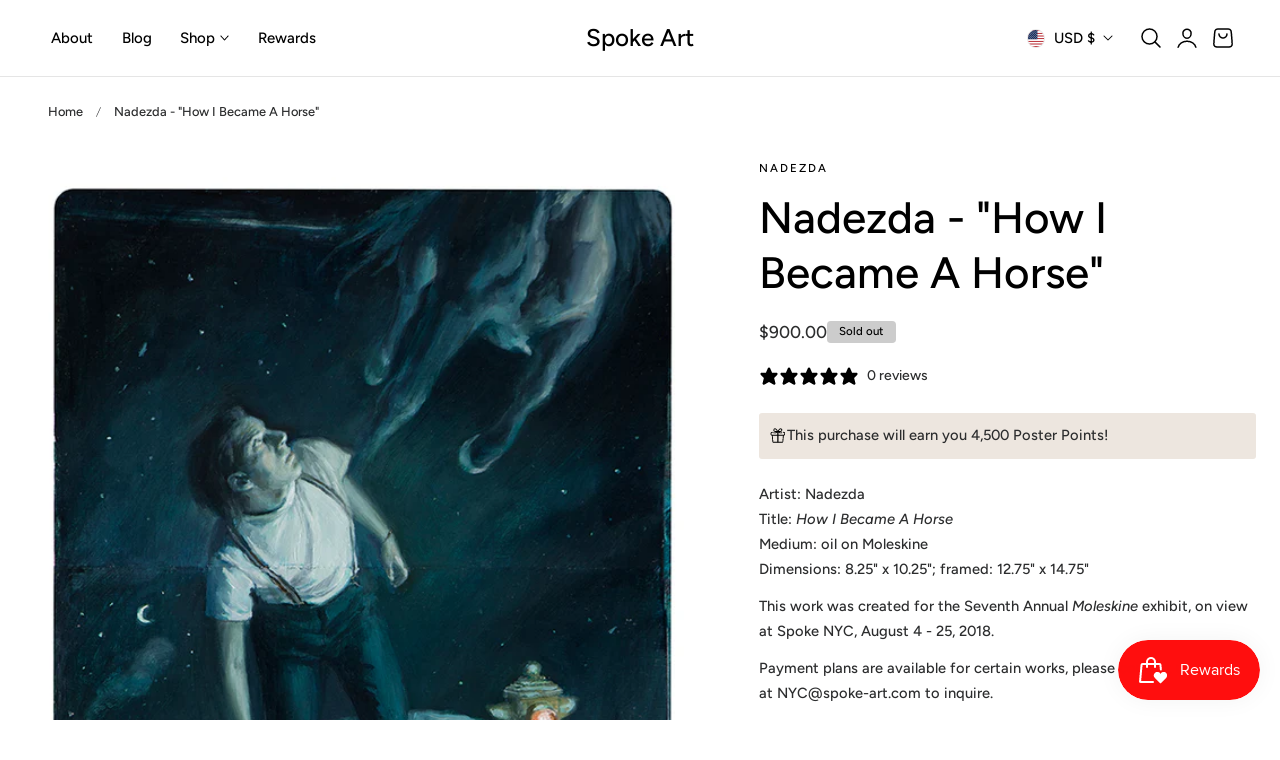

--- FILE ---
content_type: text/css
request_url: https://spoke-art.com/cdn/shop/t/20/assets/component-menu-drawer.css?v=119166812638391999461735231827
body_size: 611
content:
.header__icon--menu{position:initial}.js menu-drawer>details>summary:before,.js menu-drawer>details[open]:not(.menu-opening)>summary:before{content:"";position:absolute;cursor:default;width:100%;height:calc(100vh - 100%);height:calc(var(--viewport-height, 100vh) - (var(--header-bottom-position, 100%)));top:100%;left:0;background:rgba(var(--color-foreground)/ .5);opacity:0;visibility:hidden;z-index:2;transition:opacity 0s,visibility 0s}menu-drawer>details[open]>summary:before{visibility:visible;opacity:1;transition:opacity var(--duration-default) ease,visibility var(--duration-default) ease}.menu-drawer{position:absolute;transform:translateY(10px);visibility:hidden;opacity:0;z-index:3;left:0;top:100%;width:100%;padding:0;background-color:rgb(var(--color-background));overflow-x:hidden;pointer-events:none;border-right:1px solid rgb(var(--color-border))}.js .menu-drawer{height:calc(100vh - 100%);height:calc(var(--viewport-height, 100vh) - (var(--header-bottom-position, 100%)))}.js .header--transparent .menu-drawer{height:calc(var(--viewport-height, 100vh) - (var(--header-bottom-position, 100%)) - (var(--header-height-transparent,0)))}.js details[open]>.menu-drawer,.js details[open]>.menu-drawer__submenu{transition:transform var(--duration-medium) ease,visibility var(--duration-medium) ease,opacity var(--duration-medium) ease}.js details[open].menu-opening>.menu-drawer,details[open].menu-opening>.menu-drawer__submenu{transform:translateY(0);visibility:visible;opacity:1;pointer-events:auto}.js .menu-drawer__navigation .submenu-open{visibility:hidden}@media screen and (min-width: 750px){.menu-drawer{width:40rem}}.menu-drawer__inner-container{position:relative;height:100%}.menu-drawer__navigation-container{display:grid;grid-template-rows:1fr auto;align-content:space-between;overflow-y:auto;height:100%}.menu-drawer__navigation{padding:2.8rem 0}.menu-drawer__inner-submenu{height:100%;overflow-x:hidden;overflow-y:auto}.menu-drawer__menu-item{padding:1.2rem 2rem;text-decoration:none;font-size:calc(var(--text-size-base) * 1.5);font-weight:500}.menu-drawer__inner-submenu .menu-drawer__menu .menu-drawer__menu-item{font-size:calc(var(--text-size-base) * 1.3)}.menu-drawer__inner-submenu .menu-drawer__menu{padding-top:1.4rem}.menu-drawer summary.menu-drawer__menu-item{padding-right:5.2rem}.menu-drawer__menu-item:focus,.menu-drawer__close-button:focus,.menu-drawer__menu-item:hover,.menu-drawer__close-button:hover{color:rgb(var(--color-foreground))}.menu-drawer__close-button{background-color:transparent;border-bottom:1px solid rgba(var(--color-foreground)/ .1)}.menu-drawer__menu-item--active:hover{background-color:rgba(var(--color-foreground)/ .08)}.js .menu-drawer__menu-item .icon-caret{display:none}.menu-drawer__menu-item>.icon-arrow{position:absolute;right:2rem;top:50%;transform:translateY(-50%);width:1.7rem}.js .menu-drawer__submenu{position:absolute;top:0;width:100%;bottom:0;left:0;background-color:rgb(var(--color-background));z-index:1;transform:translate(100%);visibility:hidden}.js .menu-drawer__submenu .menu-drawer__submenu{overflow-y:auto}.menu-drawer__close-button{padding:1.7rem 2.6rem 1.7rem 2rem;text-decoration:none;display:flex;align-items:center;font-size:1.4rem;width:100%;background-color:transparent;font-family:var(--font-body-family);font-style:var(--font-body-style);text-align:center;text-transform:uppercase}.menu-drawer__close-button .icon-arrow{margin-right:1.5rem;width:1.8rem}.menu-drawer__utility-links{padding:0;border-top:1px solid rgb(var(--color-border));position:relative}.header--has-social .menu-drawer__utility-links{padding:2rem}@media screen and (max-width: 749px){.header--has-account:where(:not(.header--has-social):not(.header--has-localizations)) .menu-drawer__utility-links{padding:2rem}}@media screen and (max-width: 989px){.header--has-localizations:where(:not(.header--has-social)) .menu-drawer__utility-links{padding:1rem 2rem}}.menu-drawer__account{display:inline-flex;align-items:center;text-decoration:none;padding:1rem 0;font-size:1.4rem;color:rgb(var(--color-foreground));margin-bottom:0}.menu-drawer__account+.menu-drawer__localization{position:relative;padding-left:2.5rem}.menu-drawer__account+.menu-drawer__localization:before{content:"";height:2rem;width:1px;border-left:1px solid rgb(var(--color-border));left:0;top:50%;transform:translateY(-50%);position:absolute}.menu-drawer__utility-links:has(.menu-drawer__localization) .menu-drawer__account{margin:0}.menu-drawer__account .icon-account{height:2rem;width:2rem;margin-right:1rem}.menu-drawer__account shop-user-avatar{--shop-avatar-size: 2.4rem;margin-right:.55rem;margin-left:-.45rem}.menu-drawer__account:hover .icon-account{transform:scale(1.07)}.menu-drawer .list-social{justify-content:flex-start;margin-left:-1.25rem}.menu-drawer .list-social:empty{display:none}.menu-drawer .list-social__link{padding:1.1rem}@media screen and (max-width: 749px){.menu-drawer.country-selector-open{transform:none!important;filter:none!important;transition:none!important}}
/*# sourceMappingURL=/cdn/shop/t/20/assets/component-menu-drawer.css.map?v=119166812638391999461735231827 */


--- FILE ---
content_type: text/javascript
request_url: https://spoke-art.com/cdn/shop/t/20/assets/addtocart-sticky.js?v=167162085696267276511735231827
body_size: -203
content:
if(!customElements.get("product-add-to-cart-sticky")){class ProductAddToCartSticky extends HTMLElement{constructor(){super(),this.handleScroll=this.handleScroll.bind(this),this.handleVariantChange=this.handleVariantChange.bind(this),this.sectionId=this.dataset.section}connectedCallback(){this.targetElement=document.querySelector('[id^="ProductSubmitButton-"]'),this.footerElement=document.querySelector("footer"),this.stickyAtcVariantInput=this.querySelector(".product-variant-id"),window.addEventListener("scroll",this.handleScroll),document.body.addEventListener("change",this.handleVariantChange)}disconnectedCallback(){window.removeEventListener("scroll",this.handleScroll),document.body.removeEventListener("change",this.handleVariantChange)}getAbsoluteTop(element){let top=0;for(;element;)top+=element.offsetTop||0,element=element.offsetParent;return top}handleScroll(){const targetTopPosition=this.getAbsoluteTop(this.targetElement),footerTopPosition=this.getAbsoluteTop(this.footerElement),isTargetElementOutOfView=targetTopPosition<window.scrollY,isFooterInView=window.scrollY+window.innerHeight>footerTopPosition;isTargetElementOutOfView&&!isFooterInView?this.classList.add("show"):this.classList.remove("show")}updateStickyATCOption(optionName,optionValue){const matches=optionName.match(/options\[(.+)\]/);matches&&matches[1]&&(optionName=matches[1]);const optionDisplay=this.querySelector('.selected-variant-option[data-option-name="'+optionName+'"]');optionDisplay&&(optionDisplay.textContent=optionName+": "+optionValue)}handleVariantChange(event){const target=event.target;if(target.closest(`#MainProduct-${this.sectionId}`)&&(target.tagName==="INPUT"||target.tagName==="SELECT")){const optionName=target.name,optionValue=target.tagName==="INPUT"?target.value:target.options[target.selectedIndex].textContent;this.updateStickyATCOption(optionName,optionValue)}}}customElements.define("product-add-to-cart-sticky",ProductAddToCartSticky)}
//# sourceMappingURL=/cdn/shop/t/20/assets/addtocart-sticky.js.map?v=167162085696267276511735231827
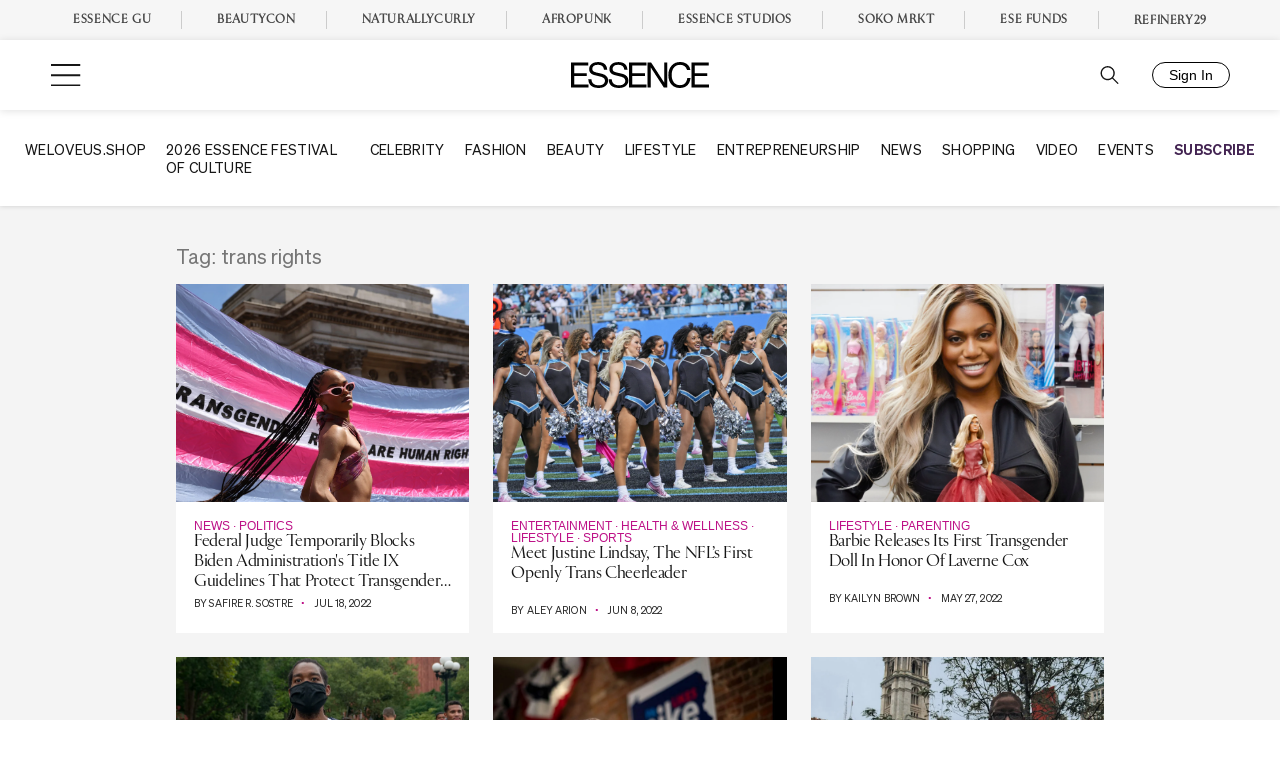

--- FILE ---
content_type: application/javascript
request_url: https://lal.p7cloud.net/silo54/?aspan=YXJjc3Bhbi11c2VyOmFyY3NwYW4tZHJvd3NzYXA&SECOND=0&MINUTE=43&HOUR=0&COOKIE=1&DAY=5&BROWSER=1&ENGAGEMENT=0&POP_CULTURE=1&STYLE_AND_FASHION=1&endpoints=Vdct7F7i/Auto
body_size: -12
content:
aspan.setScore([{"score": 0.8501524890785468, "cid": "Vdct7F7i", "model": "Auto"}]);

--- FILE ---
content_type: text/plain; charset=utf-8
request_url: https://tag.bounceexchange.com/6306/i.js
body_size: 2149
content:
(function() { function bxBootstrap() {
	var re = /bot|crawl|slurp|spider|mediapartners|headlesschrome|snap-prefetch|remotasks|woorank|uptime\.com|facebookexternalhit|facebookcatalog/i;
	if (re.test(navigator.userAgent) || navigator.userAgent == '') {
		return;
	}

* * *

ACTIVITY
Only lines with the word "sourceMappingURL" are wanted; pull each of them from the records.

WRITTEN RESPONSE
/*# sourceMappingURL=/cdn/shop/t/20/assets/component-menu-drawer.css.map?v=119166812638391999461735231827 */
//# sourceMappingURL=/cdn/shop/t/20/assets/addtocart-sticky.js.map?v=167162085696267276511735231827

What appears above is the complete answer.